Document section:
- - -
Fernando Richter, 34, was also arrested on suspicion of sexual abuse with a person under 15 years of age.

The couple was taken into custody shortly after police arrived at the family home, having been called by a neighbor. The two were booked into Pima County Jail and, during a brief court appearance by video, saw their bail set -- $100,000 for Fernando Richter and $75,000 for Sophia Richter, 32.

Officials said that the sisters — ages 12, 13 and 17 — were captive in their bedrooms, under 24-hour camera surveillance and subjected to music playing in their rooms at all hours. The younger girls were forced to listen to “Latin-style music” while the eldest was subjected to hip-hop, officials said.

If the girls seemed to favor a song, police said the parents would play something else.

Sometimes they weren't allowed to go to the bathroom, forced to relieve themselves in their bedroom closets, police said.

Investigators were also continuing to comb through a diary that was kept by the 17-year-old. At Wednesday's news conference, Tucson Police Chief Roberto Villasenor declined to reveal the diary's contents but said the teen kept one of her most prized possessions — a photo of singer Enrique Iglesias — in the journal, which was kept inside a satchel.

According to authorities, the girls’ mother has been with Fernando Richter for about a decade and married him about four years ago. Investigators said they still don’t know what led the couple to imprison the girls.

The sisters, who were described as looking "extremely dirty," told police they hadn’t bathed in four to six months.

The two younger sisters were kept in a separate room from the 17-year-old and hadn’t seen her in months, the girls told authorities

Both bedrooms had alarm systems and shuttered vents. In addition, the spaces between the bedroom doors and the floor were blocked.

Authorities said that the family had moved into the home in August and that the girls indicated they had been imprisoned in previous homes.

The two younger girls told police they had escaped the single-story suburban home through an alarmed bedroom window, running to a neighbor’s house for help. It was unclear whether the alarm sounded.

The neighbor, who would give only his first name of Phillip, said he and his wife, Alice, took in the girls and called police. He and Alice were shocked because, they said, they didn’t even know there were children living in the home.

The two younger girls, who spent about an hour at the couple’s home, were frantic at first, Phillip said. He and his wife tried to calm the girls and make them feel safe. Eventually they felt more comfortable, started joking with each other and began to peruse the couple’s book collection.

“We like to read,” one of the girls told Phillip.

He said the girls were very polite and articulate, expressing their fondness for math and science and telling him that they missed attending school.
- - -
Records:
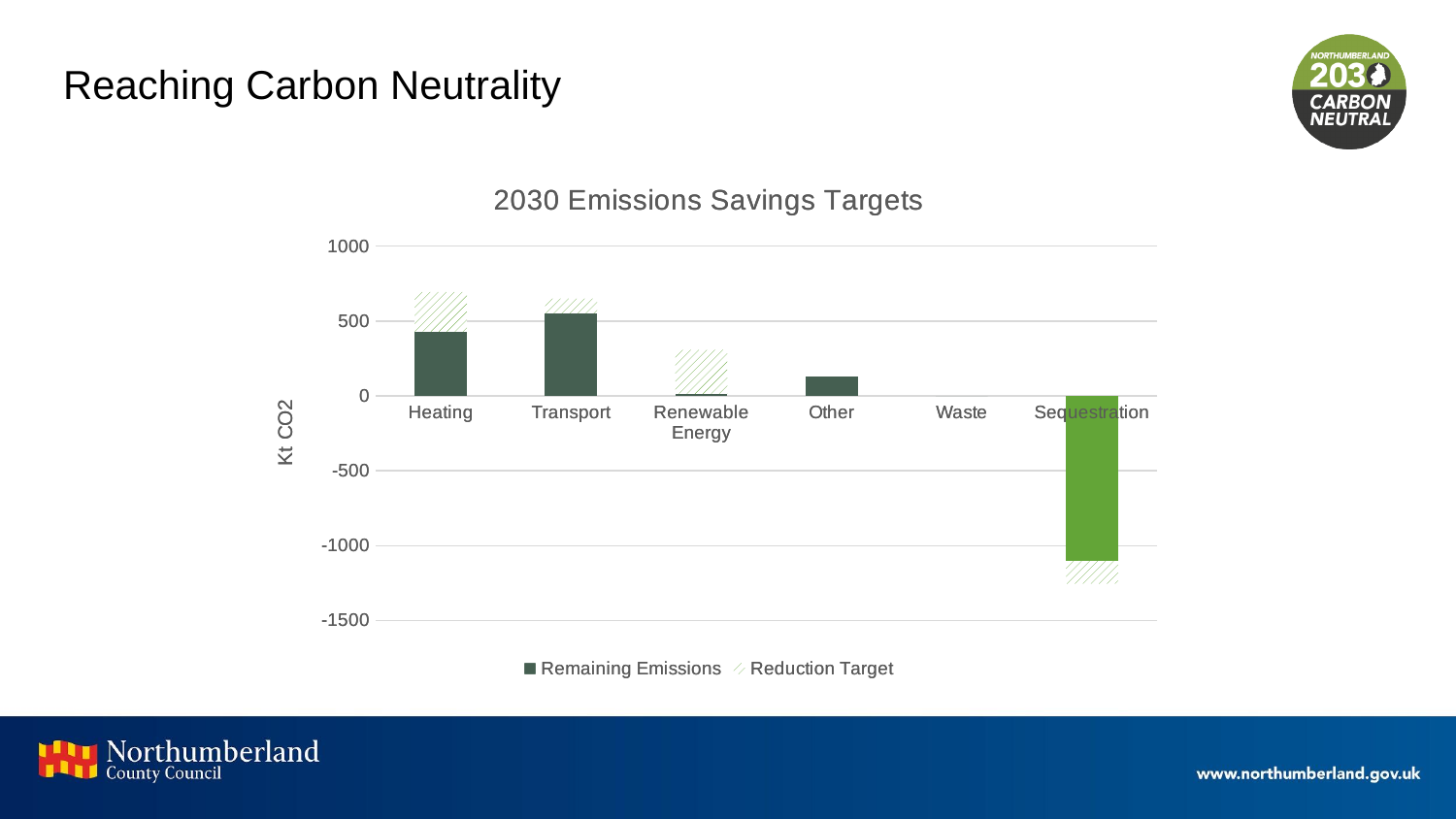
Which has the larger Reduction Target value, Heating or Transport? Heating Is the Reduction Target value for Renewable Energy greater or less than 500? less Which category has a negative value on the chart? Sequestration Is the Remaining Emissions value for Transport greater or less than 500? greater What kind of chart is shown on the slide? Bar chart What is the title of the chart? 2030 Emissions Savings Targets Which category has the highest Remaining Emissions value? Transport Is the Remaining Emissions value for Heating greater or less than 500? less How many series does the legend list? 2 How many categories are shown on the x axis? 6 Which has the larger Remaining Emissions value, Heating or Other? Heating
- - -
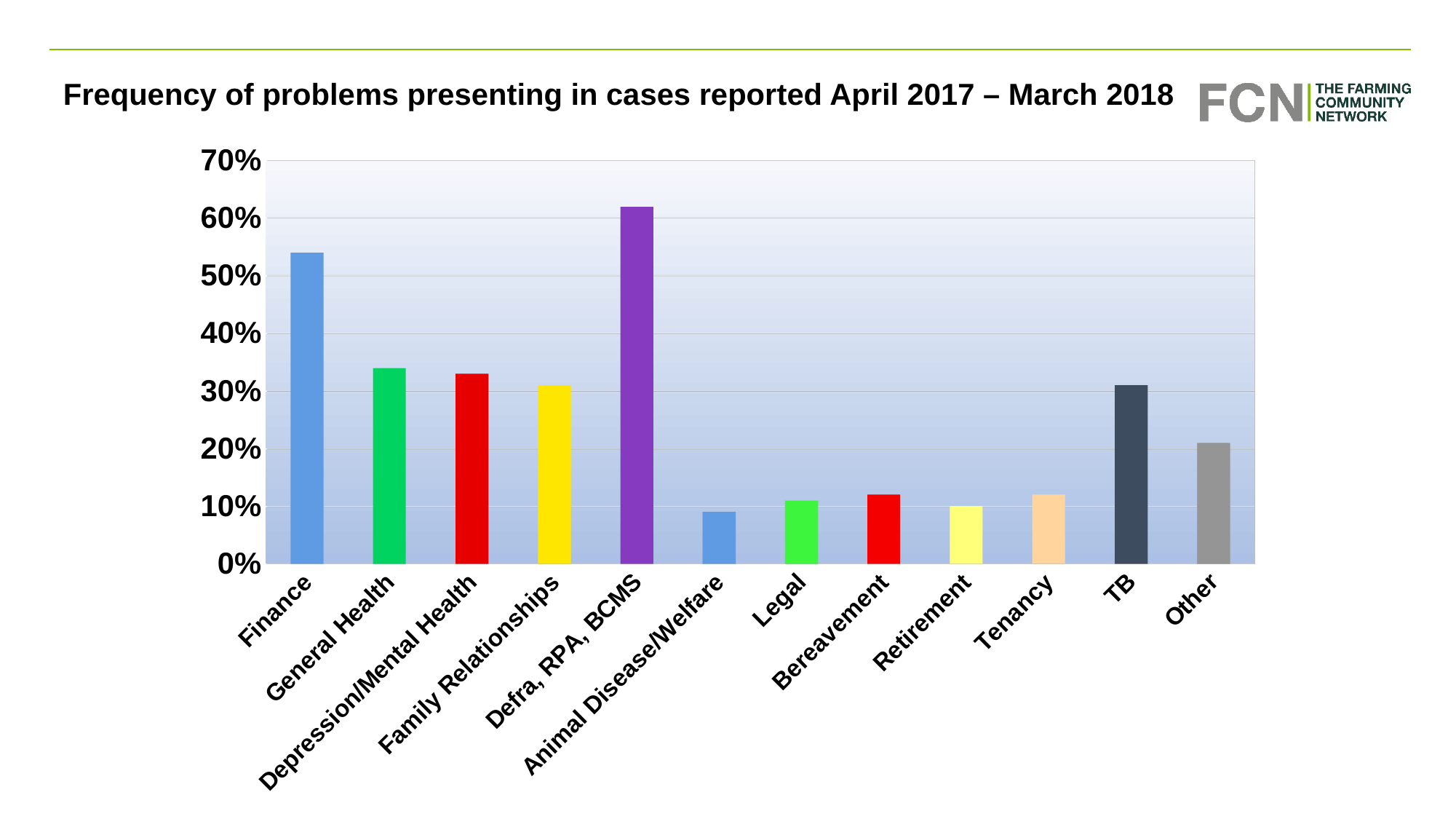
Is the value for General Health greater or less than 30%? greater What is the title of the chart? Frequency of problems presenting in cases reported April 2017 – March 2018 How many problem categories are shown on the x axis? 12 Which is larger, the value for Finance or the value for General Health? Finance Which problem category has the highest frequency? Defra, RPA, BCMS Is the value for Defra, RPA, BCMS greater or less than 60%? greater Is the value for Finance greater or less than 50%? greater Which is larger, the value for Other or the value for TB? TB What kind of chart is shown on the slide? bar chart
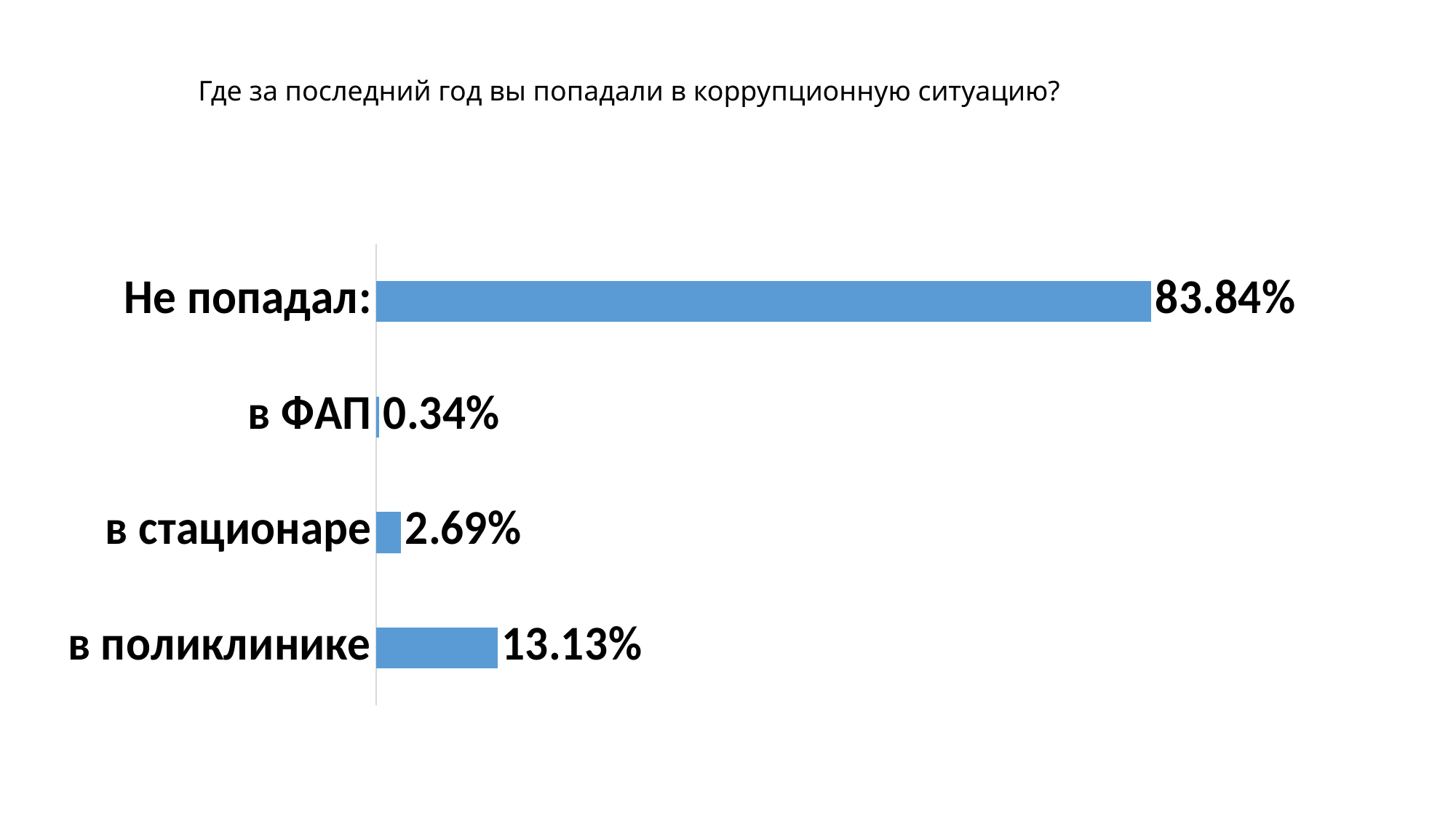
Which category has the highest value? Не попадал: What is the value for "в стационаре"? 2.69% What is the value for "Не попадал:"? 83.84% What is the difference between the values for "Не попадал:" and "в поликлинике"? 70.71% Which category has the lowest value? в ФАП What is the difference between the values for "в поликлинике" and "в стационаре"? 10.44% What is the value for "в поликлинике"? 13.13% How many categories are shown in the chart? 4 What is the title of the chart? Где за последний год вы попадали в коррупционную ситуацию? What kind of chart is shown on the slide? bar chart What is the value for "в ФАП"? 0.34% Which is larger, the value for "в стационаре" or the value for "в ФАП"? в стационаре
- - -
Work order A:
According to the article about the imprisoned sisters, how much was Sophia Richter's bail?
Work order B:
Reproduce the article about the imprisoned sisters word for word from "Fernando Richter, 34, was" up to and including "play something else.".

Written reply A:
$75,000

Written reply B:
Fernando Richter, 34, was also arrested on suspicion of sexual abuse with a person under 15 years of age.

The couple was taken into custody shortly after police arrived at the family home, having been called by a neighbor. The two were booked into Pima County Jail and, during a brief court appearance by video, saw their bail set -- $100,000 for Fernando Richter and $75,000 for Sophia Richter, 32.

Officials said that the sisters — ages 12, 13 and 17 — were captive in their bedrooms, under 24-hour camera surveillance and subjected to music playing in their rooms at all hours. The younger girls were forced to listen to “Latin-style music” while the eldest was subjected to hip-hop, officials said.

If the girls seemed to favor a song, police said the parents would play something else.